Molecular-Scale Insights into Electrochemical Reduction of CO2 on Hydrophobically Modified Cu Surfaces.

Abstract

Depressing the competitive hydrogen evolution reaction (HER) to promote current efficiency toward carbon-based chemicals in the electrocatalytic CO2 reduction reaction (CO2RR) is desirable. A strategy is to apply the hydrophobically molecular-modified electrodes. However, the molecular-scale catalytic process remains poorly understood. Using alkanethiol-modified hydrophobic Cu as an electrode and CO2-saturated KHCO3 as an electrolyte, we reveal that H2O, rather than HCO3-, is the major H+ source for the HER, determined by differential electrochemical mass spectrometry with isotopic labeling.
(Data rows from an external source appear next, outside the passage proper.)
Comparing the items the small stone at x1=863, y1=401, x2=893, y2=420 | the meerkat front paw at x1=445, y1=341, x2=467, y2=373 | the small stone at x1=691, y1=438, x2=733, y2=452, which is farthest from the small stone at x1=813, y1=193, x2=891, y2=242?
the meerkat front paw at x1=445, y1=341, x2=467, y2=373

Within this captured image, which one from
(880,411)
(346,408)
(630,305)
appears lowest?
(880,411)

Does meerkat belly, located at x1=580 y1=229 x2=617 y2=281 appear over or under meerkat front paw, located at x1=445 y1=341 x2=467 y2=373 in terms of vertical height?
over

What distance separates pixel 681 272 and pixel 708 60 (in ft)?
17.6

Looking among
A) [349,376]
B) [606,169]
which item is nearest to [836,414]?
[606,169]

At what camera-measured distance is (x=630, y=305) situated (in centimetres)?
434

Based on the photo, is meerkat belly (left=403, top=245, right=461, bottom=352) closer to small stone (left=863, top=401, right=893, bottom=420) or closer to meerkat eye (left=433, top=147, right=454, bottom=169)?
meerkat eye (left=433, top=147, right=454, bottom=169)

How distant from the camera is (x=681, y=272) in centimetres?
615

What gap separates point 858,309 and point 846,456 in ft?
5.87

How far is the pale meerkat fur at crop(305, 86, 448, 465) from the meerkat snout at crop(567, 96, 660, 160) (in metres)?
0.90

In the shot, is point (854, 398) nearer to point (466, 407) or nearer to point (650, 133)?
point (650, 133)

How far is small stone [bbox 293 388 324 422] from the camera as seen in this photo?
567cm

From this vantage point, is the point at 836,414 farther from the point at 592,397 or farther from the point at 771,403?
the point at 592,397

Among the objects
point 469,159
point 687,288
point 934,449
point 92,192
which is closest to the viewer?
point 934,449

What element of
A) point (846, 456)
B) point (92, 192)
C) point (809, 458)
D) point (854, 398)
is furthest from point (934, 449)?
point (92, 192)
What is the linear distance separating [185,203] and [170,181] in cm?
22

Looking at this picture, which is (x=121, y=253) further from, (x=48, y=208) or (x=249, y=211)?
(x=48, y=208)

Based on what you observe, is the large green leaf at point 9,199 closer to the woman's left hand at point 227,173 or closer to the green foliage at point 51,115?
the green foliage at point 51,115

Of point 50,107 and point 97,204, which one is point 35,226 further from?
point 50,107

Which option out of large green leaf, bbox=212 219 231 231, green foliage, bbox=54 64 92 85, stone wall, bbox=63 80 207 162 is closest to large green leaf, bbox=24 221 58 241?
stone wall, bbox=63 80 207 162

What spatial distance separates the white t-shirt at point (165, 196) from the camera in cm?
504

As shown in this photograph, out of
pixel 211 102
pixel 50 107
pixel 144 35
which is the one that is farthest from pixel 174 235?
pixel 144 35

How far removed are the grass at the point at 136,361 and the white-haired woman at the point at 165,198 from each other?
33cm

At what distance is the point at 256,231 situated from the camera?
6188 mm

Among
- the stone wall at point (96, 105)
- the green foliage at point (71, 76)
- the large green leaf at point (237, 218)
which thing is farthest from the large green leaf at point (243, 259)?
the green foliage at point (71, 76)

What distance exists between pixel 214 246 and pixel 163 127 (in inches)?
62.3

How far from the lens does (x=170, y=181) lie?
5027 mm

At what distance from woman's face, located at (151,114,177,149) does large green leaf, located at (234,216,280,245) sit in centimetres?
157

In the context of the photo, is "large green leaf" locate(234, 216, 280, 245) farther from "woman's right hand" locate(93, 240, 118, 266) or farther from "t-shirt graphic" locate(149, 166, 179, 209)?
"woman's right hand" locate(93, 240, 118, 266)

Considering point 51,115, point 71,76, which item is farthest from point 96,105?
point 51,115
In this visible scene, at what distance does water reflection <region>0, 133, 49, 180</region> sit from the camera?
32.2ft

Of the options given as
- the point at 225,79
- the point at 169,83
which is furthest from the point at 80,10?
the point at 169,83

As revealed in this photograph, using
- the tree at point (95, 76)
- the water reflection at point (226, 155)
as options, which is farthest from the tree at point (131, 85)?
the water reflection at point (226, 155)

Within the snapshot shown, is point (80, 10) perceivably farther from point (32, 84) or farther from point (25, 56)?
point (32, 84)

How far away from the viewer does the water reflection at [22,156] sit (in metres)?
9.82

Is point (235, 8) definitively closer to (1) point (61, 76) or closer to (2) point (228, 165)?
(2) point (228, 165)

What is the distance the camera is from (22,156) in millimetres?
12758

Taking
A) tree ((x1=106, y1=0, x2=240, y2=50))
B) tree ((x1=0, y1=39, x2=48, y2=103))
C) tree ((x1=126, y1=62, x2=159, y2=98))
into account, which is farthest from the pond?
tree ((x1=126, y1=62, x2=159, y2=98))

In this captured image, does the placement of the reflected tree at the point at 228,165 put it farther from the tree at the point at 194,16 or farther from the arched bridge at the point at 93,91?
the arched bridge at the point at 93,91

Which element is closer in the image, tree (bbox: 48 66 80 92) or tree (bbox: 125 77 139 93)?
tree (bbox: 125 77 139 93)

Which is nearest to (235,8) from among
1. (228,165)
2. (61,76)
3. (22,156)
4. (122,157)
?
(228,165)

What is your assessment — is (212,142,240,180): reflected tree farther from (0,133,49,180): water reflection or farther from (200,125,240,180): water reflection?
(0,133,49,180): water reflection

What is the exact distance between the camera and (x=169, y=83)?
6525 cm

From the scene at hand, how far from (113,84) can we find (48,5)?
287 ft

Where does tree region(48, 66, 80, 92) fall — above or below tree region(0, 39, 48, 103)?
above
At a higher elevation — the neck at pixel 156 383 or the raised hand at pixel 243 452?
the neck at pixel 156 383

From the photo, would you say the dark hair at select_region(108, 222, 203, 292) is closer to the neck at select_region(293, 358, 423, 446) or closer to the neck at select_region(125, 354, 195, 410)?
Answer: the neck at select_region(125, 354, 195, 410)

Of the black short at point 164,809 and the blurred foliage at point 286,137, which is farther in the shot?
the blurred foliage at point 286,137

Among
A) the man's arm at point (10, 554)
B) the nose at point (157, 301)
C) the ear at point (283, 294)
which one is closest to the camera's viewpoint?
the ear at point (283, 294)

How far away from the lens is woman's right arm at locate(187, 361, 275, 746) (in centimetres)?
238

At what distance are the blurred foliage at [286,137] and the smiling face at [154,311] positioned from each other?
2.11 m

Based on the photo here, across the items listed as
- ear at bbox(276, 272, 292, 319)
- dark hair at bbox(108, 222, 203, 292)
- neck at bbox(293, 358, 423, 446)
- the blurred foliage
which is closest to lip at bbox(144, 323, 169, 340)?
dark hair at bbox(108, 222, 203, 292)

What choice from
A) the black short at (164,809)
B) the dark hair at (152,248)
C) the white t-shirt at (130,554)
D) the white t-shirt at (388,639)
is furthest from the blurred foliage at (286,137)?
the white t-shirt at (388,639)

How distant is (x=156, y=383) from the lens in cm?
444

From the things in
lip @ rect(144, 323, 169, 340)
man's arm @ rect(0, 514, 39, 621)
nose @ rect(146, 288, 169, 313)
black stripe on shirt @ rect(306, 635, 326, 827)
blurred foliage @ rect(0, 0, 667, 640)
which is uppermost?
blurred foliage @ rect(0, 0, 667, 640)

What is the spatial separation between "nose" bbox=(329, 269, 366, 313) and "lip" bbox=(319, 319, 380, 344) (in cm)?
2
As a result, using in situ Raman, we find that the hydrophobic molecules screen the cathodic electric field effect on the reorientation of interfacial H2O to a "H-down" configuration toward Cu surfaces that corresponds to the decreased content of H-bonding-free water, leading to unfavorable H2O dissociation and thus decreased H+ source for the HER. Further, density functional theory calculations suggest that the absorbed alkanethiol molecules alter the electronic structure of Cu sites, thus decreasing the formation energy barrier of CO2RR intermediates, which consequently increases the CO2RR selectivity. This work provides a molecular-level understanding of improved CO2RR on hydrophobically molecule-modified catalysts and presents general references for catalytic systems having H2O-involved competitive HER.